### Passage shown

Equal proportions of epoxy and activator were then mixed, and small amounts were applied to the back of the ring [Figure 4].

Prior to installing the ring, a narrow band of AEGIS colloidal silver coating was applied around the shaft where the fibers contact it, to improve the surface conductivity. The ring was then installed on the shaft and re-taped [Figure 5].

Next, the ring was pushed back against the bare metal of the end bracket [Figure 6], maximizing electrical contact via the conductive epoxy. To ensure that the ring was correctly centered around the shaft, small metal spacers were inserted into the gaps between the two halves of the ring. Once the adhesive cured, the spacers were removed. The entire installation took about 10 minutes.

######
### Supplied information

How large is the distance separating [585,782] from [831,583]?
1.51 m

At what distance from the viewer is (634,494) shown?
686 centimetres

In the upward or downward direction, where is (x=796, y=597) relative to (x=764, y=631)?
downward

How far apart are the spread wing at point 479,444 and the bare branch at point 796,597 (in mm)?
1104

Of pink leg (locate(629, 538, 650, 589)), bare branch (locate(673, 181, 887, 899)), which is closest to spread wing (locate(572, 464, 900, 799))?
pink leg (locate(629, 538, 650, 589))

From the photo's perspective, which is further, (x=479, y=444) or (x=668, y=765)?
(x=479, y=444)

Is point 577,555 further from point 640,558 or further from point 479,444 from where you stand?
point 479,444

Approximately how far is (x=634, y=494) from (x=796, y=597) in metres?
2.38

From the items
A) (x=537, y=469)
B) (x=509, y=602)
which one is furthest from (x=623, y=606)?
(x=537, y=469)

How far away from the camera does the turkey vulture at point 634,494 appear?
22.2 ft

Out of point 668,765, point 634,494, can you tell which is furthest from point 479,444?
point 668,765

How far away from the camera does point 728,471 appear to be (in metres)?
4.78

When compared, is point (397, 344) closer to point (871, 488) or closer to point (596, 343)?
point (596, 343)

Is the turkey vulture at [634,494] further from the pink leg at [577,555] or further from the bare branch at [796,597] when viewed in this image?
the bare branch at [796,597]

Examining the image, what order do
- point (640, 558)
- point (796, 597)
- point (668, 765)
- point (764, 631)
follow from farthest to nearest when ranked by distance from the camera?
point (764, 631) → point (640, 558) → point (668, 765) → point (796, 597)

######
### Supplied information

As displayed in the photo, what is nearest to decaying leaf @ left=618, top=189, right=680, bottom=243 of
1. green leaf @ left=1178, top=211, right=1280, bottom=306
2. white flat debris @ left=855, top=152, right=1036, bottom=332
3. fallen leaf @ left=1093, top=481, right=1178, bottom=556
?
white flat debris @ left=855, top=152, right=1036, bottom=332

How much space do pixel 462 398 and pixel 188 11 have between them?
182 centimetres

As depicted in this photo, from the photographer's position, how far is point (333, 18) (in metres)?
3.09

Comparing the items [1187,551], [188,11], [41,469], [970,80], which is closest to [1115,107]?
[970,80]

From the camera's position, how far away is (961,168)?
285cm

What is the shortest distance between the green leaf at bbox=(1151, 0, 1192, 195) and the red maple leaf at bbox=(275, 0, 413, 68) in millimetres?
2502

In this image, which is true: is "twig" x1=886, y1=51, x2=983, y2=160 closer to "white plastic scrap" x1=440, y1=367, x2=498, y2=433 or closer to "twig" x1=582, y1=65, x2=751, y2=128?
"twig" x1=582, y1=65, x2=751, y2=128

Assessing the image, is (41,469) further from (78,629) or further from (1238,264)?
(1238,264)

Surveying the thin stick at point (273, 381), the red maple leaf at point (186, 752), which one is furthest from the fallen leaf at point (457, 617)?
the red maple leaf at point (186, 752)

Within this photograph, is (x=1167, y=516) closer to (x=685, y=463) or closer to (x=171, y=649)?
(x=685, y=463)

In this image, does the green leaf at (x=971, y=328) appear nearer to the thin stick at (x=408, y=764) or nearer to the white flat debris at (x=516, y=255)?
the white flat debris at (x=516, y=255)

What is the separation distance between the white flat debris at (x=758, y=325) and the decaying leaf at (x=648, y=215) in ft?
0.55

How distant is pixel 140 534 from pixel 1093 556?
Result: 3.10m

######
### Supplied information

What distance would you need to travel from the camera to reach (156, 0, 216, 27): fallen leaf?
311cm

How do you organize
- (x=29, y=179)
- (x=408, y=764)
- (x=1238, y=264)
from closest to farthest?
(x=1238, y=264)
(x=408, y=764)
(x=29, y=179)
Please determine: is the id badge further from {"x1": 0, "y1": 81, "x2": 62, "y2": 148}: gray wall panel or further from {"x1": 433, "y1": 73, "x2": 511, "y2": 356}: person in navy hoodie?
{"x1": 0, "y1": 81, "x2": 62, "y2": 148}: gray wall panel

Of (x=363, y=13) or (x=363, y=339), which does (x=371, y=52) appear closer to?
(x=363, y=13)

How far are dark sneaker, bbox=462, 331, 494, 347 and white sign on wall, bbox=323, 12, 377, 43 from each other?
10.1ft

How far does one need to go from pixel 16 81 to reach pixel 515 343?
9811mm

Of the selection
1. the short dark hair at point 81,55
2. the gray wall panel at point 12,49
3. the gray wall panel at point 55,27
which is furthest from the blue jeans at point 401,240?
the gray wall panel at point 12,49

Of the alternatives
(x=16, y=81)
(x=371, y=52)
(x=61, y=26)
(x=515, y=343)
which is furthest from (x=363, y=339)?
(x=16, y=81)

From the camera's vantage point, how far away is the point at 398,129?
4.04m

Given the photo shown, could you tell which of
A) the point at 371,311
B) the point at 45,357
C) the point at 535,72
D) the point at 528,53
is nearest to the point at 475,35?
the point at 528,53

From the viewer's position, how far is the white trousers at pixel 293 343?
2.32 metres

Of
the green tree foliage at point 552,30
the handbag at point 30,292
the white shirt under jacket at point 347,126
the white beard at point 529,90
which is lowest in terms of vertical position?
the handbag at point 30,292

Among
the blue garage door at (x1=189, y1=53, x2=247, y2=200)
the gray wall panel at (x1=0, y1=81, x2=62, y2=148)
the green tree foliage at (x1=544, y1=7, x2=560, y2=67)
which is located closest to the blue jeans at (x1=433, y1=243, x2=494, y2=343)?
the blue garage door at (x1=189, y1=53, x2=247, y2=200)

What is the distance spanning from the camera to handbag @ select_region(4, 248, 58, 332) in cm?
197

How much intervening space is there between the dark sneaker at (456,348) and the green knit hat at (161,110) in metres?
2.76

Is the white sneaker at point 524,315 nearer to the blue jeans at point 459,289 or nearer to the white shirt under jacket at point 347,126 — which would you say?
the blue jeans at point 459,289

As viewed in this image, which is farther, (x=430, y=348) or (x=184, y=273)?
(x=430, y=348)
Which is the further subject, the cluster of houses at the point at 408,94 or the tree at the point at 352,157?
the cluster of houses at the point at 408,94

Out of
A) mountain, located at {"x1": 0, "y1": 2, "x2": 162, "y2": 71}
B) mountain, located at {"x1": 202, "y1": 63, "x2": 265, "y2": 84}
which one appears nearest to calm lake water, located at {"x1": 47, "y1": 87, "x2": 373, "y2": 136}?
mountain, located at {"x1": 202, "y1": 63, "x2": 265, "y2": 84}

######

# Problem statement
In the ring installation passage, why were small metal spacers inserted into the gaps between the two halves of the ring?

# The result
They were inserted to make sure the ring was correctly centered around the shaft.